**EXCERPTED PASSAGE**:
===============
IHBC CPD Boost: Who owns the space under cities? The Guardian on ‘mapping the earth beneath us’

The Guardian has reported on how the space under cities is getting busier – from transport excavations to billionaire’s mega-basements – and asks ‘how to keep track of what’s down there?’

The Guardian writes:

…In London, a city with 150 years of trenching, digging and boring to its name, the chaos is reaching new depths. According to Newcastle University’s Global Urban Research Unit, more than 4,600 basements have been granted planning permission in the last decade – in just seven of London’s 32 boroughs.

The space under London is now getting so busy that the Ordnance Survey, Future Cities Catapult and the British Geological Survey have joined forces to create a new initiative called Project Iceberg, which will attempt to aggregate cities’ subterranean data. In London it will include transport tunnel information, geological records and maps of 1.5m km (0.9m miles) of underground utilities and four million kilometres of telecommunications lines…

… Subterranean scholar Dr Marilu Melo of the University of Sydney explains that not all countries behave this way. In Mexico, for example, ‘property rights are effectively superficial, they do not extend volumetrically into the earth,’ she says…

… ‘Land prices tend to force private construction downwards, especially where there are planning limits on upward expansion,’ says the Ordnance Survey’s Rollo Home.
===============
**LISTED RECORDS**:
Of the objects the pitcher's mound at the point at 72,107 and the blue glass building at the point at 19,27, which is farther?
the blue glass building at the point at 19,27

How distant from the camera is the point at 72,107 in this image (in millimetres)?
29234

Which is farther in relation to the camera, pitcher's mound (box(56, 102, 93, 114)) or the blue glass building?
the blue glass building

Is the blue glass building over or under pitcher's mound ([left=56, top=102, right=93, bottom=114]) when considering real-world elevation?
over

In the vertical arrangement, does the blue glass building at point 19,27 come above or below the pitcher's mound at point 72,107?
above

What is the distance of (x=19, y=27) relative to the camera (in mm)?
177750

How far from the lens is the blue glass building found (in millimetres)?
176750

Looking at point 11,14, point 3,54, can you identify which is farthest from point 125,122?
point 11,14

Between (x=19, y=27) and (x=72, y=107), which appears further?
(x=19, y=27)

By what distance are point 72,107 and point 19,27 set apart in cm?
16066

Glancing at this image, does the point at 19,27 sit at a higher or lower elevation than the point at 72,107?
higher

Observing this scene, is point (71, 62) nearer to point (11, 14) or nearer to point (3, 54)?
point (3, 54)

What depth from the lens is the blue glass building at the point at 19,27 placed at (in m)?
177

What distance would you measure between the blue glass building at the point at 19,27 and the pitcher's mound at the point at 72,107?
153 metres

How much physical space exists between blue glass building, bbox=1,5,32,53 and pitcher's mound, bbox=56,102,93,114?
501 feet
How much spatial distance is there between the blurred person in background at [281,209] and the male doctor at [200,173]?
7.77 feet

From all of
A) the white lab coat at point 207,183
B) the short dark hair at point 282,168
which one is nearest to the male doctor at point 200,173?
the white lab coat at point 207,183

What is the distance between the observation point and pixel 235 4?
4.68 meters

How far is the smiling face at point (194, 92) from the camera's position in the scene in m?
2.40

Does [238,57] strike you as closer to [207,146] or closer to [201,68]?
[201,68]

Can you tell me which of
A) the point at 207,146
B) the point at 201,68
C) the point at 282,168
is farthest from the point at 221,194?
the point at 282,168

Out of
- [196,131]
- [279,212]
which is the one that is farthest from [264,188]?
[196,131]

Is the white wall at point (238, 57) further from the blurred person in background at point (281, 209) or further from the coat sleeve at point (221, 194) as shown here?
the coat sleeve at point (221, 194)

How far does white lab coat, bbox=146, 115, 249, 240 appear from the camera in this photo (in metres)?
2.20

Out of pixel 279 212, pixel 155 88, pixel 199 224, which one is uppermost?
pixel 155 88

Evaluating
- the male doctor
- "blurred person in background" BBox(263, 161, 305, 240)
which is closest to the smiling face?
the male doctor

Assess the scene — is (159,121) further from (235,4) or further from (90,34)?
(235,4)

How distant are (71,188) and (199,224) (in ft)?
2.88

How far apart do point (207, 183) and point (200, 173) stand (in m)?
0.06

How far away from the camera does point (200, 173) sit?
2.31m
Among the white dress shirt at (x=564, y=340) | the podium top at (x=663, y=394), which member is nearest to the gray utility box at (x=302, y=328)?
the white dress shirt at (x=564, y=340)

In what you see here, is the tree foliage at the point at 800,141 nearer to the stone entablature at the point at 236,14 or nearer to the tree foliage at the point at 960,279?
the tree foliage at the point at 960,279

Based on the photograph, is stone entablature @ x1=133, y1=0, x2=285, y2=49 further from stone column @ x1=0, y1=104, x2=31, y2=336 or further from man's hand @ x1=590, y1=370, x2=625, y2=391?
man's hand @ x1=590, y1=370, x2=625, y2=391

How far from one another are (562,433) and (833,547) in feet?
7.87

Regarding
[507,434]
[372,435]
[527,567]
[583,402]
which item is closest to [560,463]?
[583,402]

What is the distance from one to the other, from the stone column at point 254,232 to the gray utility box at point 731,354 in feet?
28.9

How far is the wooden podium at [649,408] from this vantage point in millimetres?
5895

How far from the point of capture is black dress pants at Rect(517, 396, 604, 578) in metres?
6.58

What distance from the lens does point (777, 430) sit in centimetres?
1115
===============
**EXERCISE REQUIREMENTS**:
Please copy word for word everything from "IHBC CPD Boost: Who" down to "London’s 32 boroughs." in the article on the space under cities above.

**ANSWER AREA**:
IHBC CPD Boost: Who owns the space under cities? The Guardian on ‘mapping the earth beneath us’

The Guardian has reported on how the space under cities is getting busier – from transport excavations to billionaire’s mega-basements – and asks ‘how to keep track of what’s down there?’

The Guardian writes:

…In London, a city with 150 years of trenching, digging and boring to its name, the chaos is reaching new depths. According to Newcastle University’s Global Urban Research Unit, more than 4,600 basements have been granted planning permission in the last decade – in just seven of London’s 32 boroughs.